Macaroni-macarena, le slogan était tout trouvé et l’effigie virtuelle de Navin Ramgoolam avec ses coffres-forts a plus ou moins dominé la campagne. Des wellwishers recommandèrent même un retrait du leader travailliste, devenu le maillon faible de la campagne du no18 afin de diminuer les dégâts que subissait Arvin Boolell.

Or, Navin Ramgoolam, sans se livrer à un porte-à-porte du matin au soir, choisit de garder le profil haut, participant aux rassemblements et aux congrès organisés dans la circonscription. Son rôle était bien sûr amplifié par les dirigeants et activistes des autres partis, cherchant à éliminer l’adversaire Boolell. Navin Ramgoolam maintint non seulement sa présence incontournable lors de la partielle, mais il fit même quelques déclarations qui furent interprétées – non sans raison – comme voulant dire qu’Arvin Boolell, candidat ou pas, éventuel élu ou pas, ce qui comptait dans la finalité, c’est le leader suprême du parti. Et que les prises de position de ce chef étaient incontestables. Pour les observateurs, le leader travailliste ne faisait qu’apporter des munitions à ceux, surtout au MMM, qui axaient leur campagne sur l’enjeu principal qu’était l’équation Navin Ramgoolam.

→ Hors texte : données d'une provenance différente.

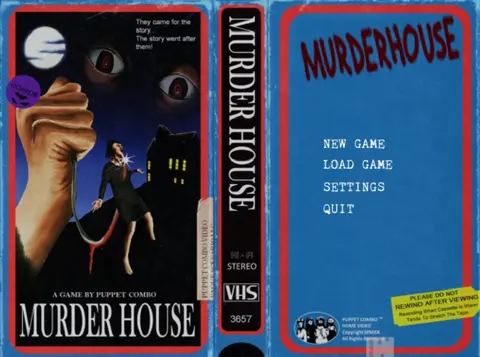 Murder House screenshot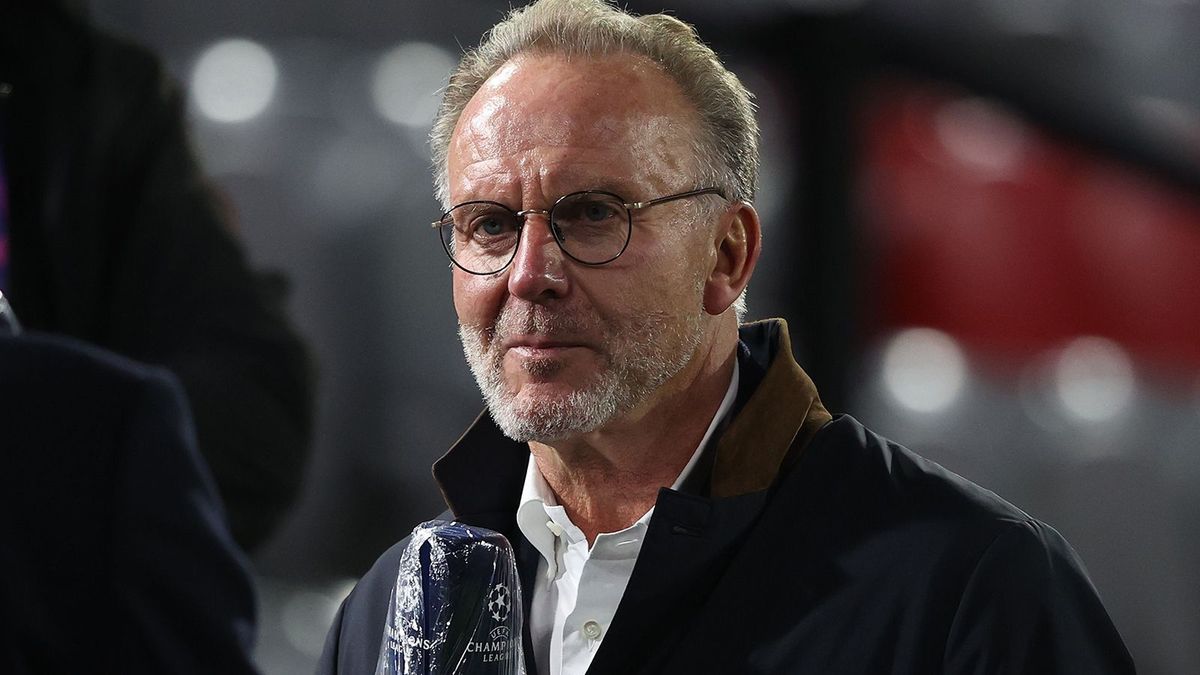 Karl-Heinz Rummenigge EM 2020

En tapant fort sur les casseroles de Navin Ramgoolam et le personnage jugé amorphe d’Arvin Boolell face à son leader, les antitravaillistes, surtout le MMM et Roshi Bhadain, avaient trouvé la stratégie payante, l’élément déterminant de la campagne électorale. Alors que le MSM riait sous cape.

Prudent et calculateur, le MSM avait misé sur une abstention de plus de 50 %, tout en laissant le MMM et Bhadain porter le coup de grâce à Ramgoolam. L’élection de la candidate MMM ou de Bhadain aurait, à terme, facilité de nouveaux positionnements politiques. Suivant une abstention de plus de 50 %, le MSM aurait affirmé que la majorité des électeurs avaient boudé l’élection, insinuant que c’étaient surtout les jugnautistes qui s’étaient abstenus et que l’élu était loin d’être représentatif de la majorité. Tout en faisant l’impasse sur le fait que l’alliance Lepep avait recueilli seulement 49 % des votes en décembre 2014 mais qu’elle avait enlevé un grand nombre de sièges en raison des distorsions du système first past the post.

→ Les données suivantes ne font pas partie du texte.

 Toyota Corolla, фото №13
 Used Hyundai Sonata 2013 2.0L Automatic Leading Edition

Navin Ramgoolam traîne toujours deux casseroles, mais il a réussi le test du no18. Clairement ceux qui ont élu Arvin Boolell n’ont pas été convaincus par les attaques du MMM et de Bhadain. Présenté comme le paravent de Ramgoolam, Arvin Boolell, une fois élu, est devenu source d’espoir pour le MSM et le MMM. On espère qu’il casse la baraque pour répudier le leadership de Navin Ramgoolam. Contrairement à son leader, Arvin Boolell jouit dorénavant de la légitimité d’un parlementaire, d’un élu du peuple. De cette position de force, le nouvel élu pourrait bien se croire assez puissant pour contester le leadership du parti.

Contestable ou pas, Navin Ramgoolam vit la même situation que connut Paul Bérenger de 1987 à 1991 quand ce dernier se retrouva hors du Parlement. Personne parmi les élus du MMM, dont le Premierministrable Prem Nababsing, n’avait alors osé contester le chef du parti. Par contre, le leader du MMM fit face à une contestation politique et légale en 1993, mais il ne perdit jamais le contrôle de son parti.

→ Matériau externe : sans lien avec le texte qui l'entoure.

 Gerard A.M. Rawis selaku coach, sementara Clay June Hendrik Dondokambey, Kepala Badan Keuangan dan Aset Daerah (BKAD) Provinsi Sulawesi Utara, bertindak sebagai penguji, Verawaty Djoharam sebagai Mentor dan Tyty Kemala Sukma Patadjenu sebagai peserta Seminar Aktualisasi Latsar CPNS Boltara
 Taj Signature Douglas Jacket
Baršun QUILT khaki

Et rien n’indique que Paul Bérenger sera éjecté après sa septième défaite électorale depuis 2005. Il reste au contraire un leader débordant d’enthousiasme, plus alive and kicking que jamais. Ainsi, après avoir affirmé qu’un vote pour Arvin était un vote pour Ramgoolam, voilà que le leader du MMM corrige son texte pour dire maintenant que les habitants du no18 ont voté pour Arvin et non pas pour Navin candidat travailliste et que les votants lui ont exprimé leur soutien suivant les méchancetés que Navin Ramgoolam lui aurait fait subir.

D’après ce raisonnement, si Navin Ramgoolam s’était comporté de façon méchante envers Nita Jaddoo, le MMM aurait sans doute enlevé le siège laissé vacant par Bhadain.